Sleep No More Page 41
A choice? I didn’t get a choice in the morgue.
Maybe there was no choice to make. There is no future for Eddie.
I stare at the two scenes in front of me. In one, we’re obviously fighting, so I step into the other. For the next several minutes, I walk forward, a smile on my lips as I veer into one framed scene, then another, creating a pretend future for Linden and me. Sometimes when the two frames appear, just for fun, I don’t always choose the best one. But if I see kissing ahead, I’m generally swayed.
I see numberless scenes of kisses and caresses or long talks on the phone. Of introducing him to my mom, of getting to see his college apartment for the first time. I want to cry at how much better this is than following a murderer through his victims.
But that thought worms its way through my blissful state and I think about how my entire dome filled with Linden when I concentrated hard enough.
Could I do the same thing with the killer?
I look wistfully at the next choice I have with Linden. If I handle things right, though, I won’t need stolen moments on the supernatural plane—I’ll have Linden for real. I turn and focus on the domed room and the circle that will lead me there appears instantly.
When I reach the glassy floor, I ground myself again and think of the killer. I don’t have anything specifically to focus on, but I concentrate on what I do have. The terrible faces and mangled bodies of his victims, the figure Smith and I saw in my vision of Nicole.
And that scream. That terrible, terrible scream.
Somehow I can feel when I’ve succeeded. There’s a nearly tangible evil surrounding me. A raw sickness. Cringing, I open my eyes.
Everything is dark. The dome is covered with an array of shadowy faces. Sometimes running, sometimes rubbing a cloth up and down a knife, sometimes just standing and watching. But every scene is dark.
Too dark for me to see.
I focus on a slightly brighter scene and move it close, then step into it before I can lose my nerve.

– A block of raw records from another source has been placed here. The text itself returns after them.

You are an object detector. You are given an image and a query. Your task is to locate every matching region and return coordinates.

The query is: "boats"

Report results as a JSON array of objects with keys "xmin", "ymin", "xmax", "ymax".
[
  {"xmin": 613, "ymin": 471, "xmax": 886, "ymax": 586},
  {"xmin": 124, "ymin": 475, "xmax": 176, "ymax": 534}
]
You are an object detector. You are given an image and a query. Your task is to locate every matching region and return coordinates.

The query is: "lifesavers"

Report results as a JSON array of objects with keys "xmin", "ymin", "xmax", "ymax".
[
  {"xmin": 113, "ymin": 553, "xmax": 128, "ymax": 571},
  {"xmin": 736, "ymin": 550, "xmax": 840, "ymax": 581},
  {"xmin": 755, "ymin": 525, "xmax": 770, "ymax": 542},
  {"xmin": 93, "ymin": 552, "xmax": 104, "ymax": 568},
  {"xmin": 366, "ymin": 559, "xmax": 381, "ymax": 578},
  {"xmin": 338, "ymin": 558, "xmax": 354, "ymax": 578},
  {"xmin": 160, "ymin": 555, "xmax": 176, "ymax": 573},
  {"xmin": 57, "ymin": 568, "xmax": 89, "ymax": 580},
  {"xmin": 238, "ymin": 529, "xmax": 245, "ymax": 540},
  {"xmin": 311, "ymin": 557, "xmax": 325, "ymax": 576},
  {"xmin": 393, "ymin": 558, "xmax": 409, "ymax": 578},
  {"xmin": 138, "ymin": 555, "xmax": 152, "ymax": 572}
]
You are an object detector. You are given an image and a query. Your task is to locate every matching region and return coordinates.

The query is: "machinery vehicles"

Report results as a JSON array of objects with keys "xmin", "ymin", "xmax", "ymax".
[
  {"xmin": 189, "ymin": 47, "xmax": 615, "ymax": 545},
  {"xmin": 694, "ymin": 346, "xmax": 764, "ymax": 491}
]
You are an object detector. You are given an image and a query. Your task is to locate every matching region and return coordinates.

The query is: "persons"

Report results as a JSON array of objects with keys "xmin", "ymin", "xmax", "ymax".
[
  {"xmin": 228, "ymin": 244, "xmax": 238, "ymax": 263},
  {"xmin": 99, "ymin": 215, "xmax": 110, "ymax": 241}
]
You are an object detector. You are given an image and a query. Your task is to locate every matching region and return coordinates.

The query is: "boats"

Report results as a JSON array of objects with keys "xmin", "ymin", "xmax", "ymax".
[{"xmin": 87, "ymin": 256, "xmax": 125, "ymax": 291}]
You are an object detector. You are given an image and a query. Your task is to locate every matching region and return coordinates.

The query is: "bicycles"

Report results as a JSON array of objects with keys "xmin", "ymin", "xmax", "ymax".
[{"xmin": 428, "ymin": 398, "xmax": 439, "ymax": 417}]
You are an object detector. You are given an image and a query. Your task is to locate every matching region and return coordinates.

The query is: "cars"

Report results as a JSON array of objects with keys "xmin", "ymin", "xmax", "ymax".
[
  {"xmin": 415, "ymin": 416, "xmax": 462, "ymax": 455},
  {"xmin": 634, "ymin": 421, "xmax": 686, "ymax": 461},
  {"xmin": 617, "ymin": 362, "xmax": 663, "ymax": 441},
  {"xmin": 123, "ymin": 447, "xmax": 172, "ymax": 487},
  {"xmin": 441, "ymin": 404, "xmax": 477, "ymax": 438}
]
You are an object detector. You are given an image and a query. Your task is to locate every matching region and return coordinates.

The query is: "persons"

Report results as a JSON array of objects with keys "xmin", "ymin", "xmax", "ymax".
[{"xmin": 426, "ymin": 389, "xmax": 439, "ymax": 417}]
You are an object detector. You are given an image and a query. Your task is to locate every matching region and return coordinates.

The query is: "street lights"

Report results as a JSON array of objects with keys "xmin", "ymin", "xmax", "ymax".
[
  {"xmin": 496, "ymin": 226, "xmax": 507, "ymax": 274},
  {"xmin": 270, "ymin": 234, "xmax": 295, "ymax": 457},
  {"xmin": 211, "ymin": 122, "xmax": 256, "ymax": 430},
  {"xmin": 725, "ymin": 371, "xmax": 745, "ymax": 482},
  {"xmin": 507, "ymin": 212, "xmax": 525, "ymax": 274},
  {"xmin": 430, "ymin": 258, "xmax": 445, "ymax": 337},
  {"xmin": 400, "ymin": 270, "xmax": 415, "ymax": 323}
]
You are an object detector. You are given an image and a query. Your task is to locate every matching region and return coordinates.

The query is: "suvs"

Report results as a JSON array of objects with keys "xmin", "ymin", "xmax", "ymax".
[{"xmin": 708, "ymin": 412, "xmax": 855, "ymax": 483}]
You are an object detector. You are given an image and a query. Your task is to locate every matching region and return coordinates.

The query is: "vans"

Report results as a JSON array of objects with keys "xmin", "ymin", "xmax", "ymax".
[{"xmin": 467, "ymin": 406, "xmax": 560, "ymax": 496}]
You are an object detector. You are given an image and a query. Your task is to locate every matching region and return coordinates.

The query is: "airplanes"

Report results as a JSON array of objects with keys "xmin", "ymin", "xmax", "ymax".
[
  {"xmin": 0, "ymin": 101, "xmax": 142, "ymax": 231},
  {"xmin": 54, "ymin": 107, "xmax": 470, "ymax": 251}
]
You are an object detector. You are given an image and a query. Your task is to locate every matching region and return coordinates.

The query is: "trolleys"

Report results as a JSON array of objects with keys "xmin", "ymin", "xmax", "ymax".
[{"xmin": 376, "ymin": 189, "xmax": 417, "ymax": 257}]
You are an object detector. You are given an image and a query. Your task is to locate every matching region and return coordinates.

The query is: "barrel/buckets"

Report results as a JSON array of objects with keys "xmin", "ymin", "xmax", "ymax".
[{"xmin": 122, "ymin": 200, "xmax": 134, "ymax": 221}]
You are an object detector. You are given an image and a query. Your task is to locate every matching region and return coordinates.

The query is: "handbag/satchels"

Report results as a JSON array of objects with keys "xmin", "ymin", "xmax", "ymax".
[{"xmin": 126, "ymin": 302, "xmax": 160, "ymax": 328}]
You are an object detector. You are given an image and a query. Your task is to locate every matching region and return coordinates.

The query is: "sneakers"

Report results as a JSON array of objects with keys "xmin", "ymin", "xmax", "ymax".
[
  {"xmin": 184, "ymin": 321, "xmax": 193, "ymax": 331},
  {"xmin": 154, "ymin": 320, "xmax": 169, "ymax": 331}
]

I’m safe here, I remind myself, but it’s doesn’t stop my whole body from shaking. He’s sitting in a corner, watching a television screen. But his face is in full shadow and no matter how I move around his chair, I can’t make out his features. After a few minutes, I give up and go back out the bright circle and try another scene. He’s walking this time, and regardless of how fast I run, how hard I push myself, I can’t catch up. And even if I could . . . he’s wearing the mask.
I turn back to the bright circle and try again. And again. But each time he’s too fast, or the shadows won’t move from his face, or he’s masked, or the vision simply blacks out and ends. None of the scenes offer me a choice the way they did with Linden. It’s like someone, something is blocking me.
Is this an Oracle rule I don’t know about? Or is it simply that knowing who he is would change the future so vastly that I can’t do it in a dream? I stare up at all the images of the monster, wishing I could do something. But even here, on the supernatural plane, his identity remains a mystery.
I feel an almost imperceptible ripple go through the dome world and distantly I realize I’m starting to wake up. I’m ready, I suppose. I found out about Eddie. And I guess I “practiced” in the Linden scenes; Smith said everything helps. But I can’t help but feel like I’m missing something. Some way I could help if I only knew better. I focus back on the Linden moments—so that at least I don’t wake directly from the dark presence of the killer—when a flash of color catches my eye. It glints and disappears for a moment, but then it’s back. It’s a door. A door in the wall of the dome.
The longer I stare at it, the more solid it grows until it almost appears that the entire dome is sloping toward it. It looks far away, but I start walking in that direction. As I do, the door seems to retreat. I’m catching up, but not as quickly as I should be. I’m twenty feet away, and after speed-walking about fifty feet, I’ve gained another ten. I’m almost there when the weird ripple happens again. A few seconds later, my physical eyes flutter open and I’m back in my bedroom.
The clock tells me I was asleep for a mere hour—but it felt like much longer. Smith was right though: I don’t feel tired.
I think about the door I couldn’t reach and a strange sense of foreboding wells within me. Maybe I’ll be able to get to it tonight, now that I know it’s there.
But first, I have to send a message. I turn on my phone and press Linden’s number. I send him a single line of text.
It’s Eddie Franklin.
I shove the phone into my pocket and wonder how long my mom will let me hole up inside my room. I should probably at least unlock my door, let it sit open a crack so she doesn’t worry about me. More.
I’m just starting to stand up when the tingling in my temples erupts. As the pressure in my head grows, turning into a tornado inside my skull, I know it’s got to be another murder vision. Gritting my teeth, I sit back down on the bed and let it come, hating it already.
As the vision clarifies and I find myself standing in a shadowy tunnel, I’m taken off guard by just how badly I wish I wasn’t here. How much I wish I wasn’t me—wasn’t an Oracle. That someone else had been chosen for this job.
Because whoever the victim is in this vision, I’m not going to save them. I’m going to put them right in the path of danger in order to get closer to the killer. The vision pulls me forward, forcing me to take step after step toward a mound lying on the ground at the mouth of the rounded tunnel entrance.